Clima, Onu: “Arriva El Nino, il mondo si prepari a temperature record”. Allarme già da maggio?

EL NINO, DI COSA SI TRATTA? TEMPERATURE RECORD, MA NON SOLO

El Niño è un fenomeno climatico di riscaldamento del Pacifico tropicale centrale e orientale, fino alle coste di Peru ed Ecuador.

Porta ondate di calore, siccità e alluvioni in varie parti del mondo.

Per definizione si è in presenza di El Niño quando la superficie della parte centrale dell’Oceano Pacifico manifesta un incremento della temperatura di almeno 0,5 °C per un periodo di tempo non inferiore ai 5 mesi.

Se invece la temperatura è inferiore alla media stagionale di almeno 0,5 °C nello stesso periodo si è in presenza della fase opposta detta Niña. Queste oscillazioni sono periodiche, ma non perfettamente regolari ovvero con periodo variabile dai due ai sette anni e intensità anch’essa variabile.
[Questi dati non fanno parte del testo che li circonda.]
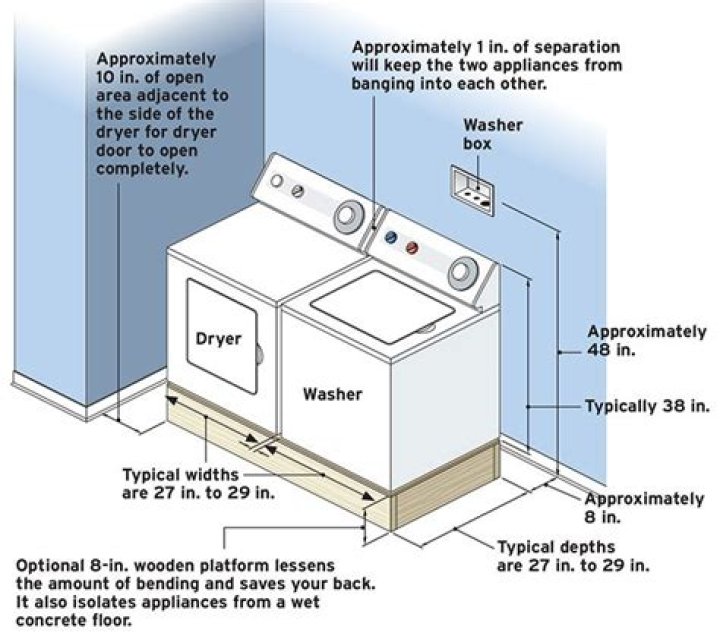 Approximately 10 in. of open area adjacent to the side of the dryer for dryer door to open completely.

Approximately 1 in. of separation will keep the two appliances from banging into each other.

Washer box

Dryer

Washer

Approximately 48 in.

Typically 38 in.

Typical widths are 27 in. to 29 in.

Approximately 8 in.

Typical depths are 27 in. to 29 in.

Optional 8-in. wooden platform lessens the amount of bending and saves your back. It also isolates appliances from a wet concrete floor.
L’intensità massima di oscillazione di temperatura in genere raggiunta è dell’ordine di 3-4 gradi.

Spiega Wikipedia.

L’ALLARME DELL’ONU: “POSSIBILITA’ TEMPERATURE RECORD”

“Lo sviluppo di un El Niño porterà molto probabilmente a un nuovo picco nel riscaldamento globale e aumenterà la possibilità di battere i record di temperatura”, ha affermato Petteri Taalas, capo dell’Organizzazione meteorologica mondiale delle Nazioni Unite.

“Il mondo dovrebbe prepararsi allo sviluppo del Nino.

Potrebbe portare sollievo dalla siccità nel Corno d’Africa, ma potrebbe anche scatenare più eventi meteorologici estremi. Questo sottolinea la necessità dell’iniziativa lanciata dall’Onu ‘Primo allarme per tutti’, per istituire in tutti i paesi del mondo sistemi di allarme tempestivi per gli eventi eccezionali”

LE PERCENTUALI DI ARRIVO DE EL NINO GIA’ DA MAGGIO

Le possibilità di temperature record raggiungeranno il 60% da maggio a luglio e poi aumenterà al 70% tra giugno e agosto e all’80% tra luglio e settembre, ha affermato oggi a Ginevra l’Organizzazione meteorologica mondiale (Wmo).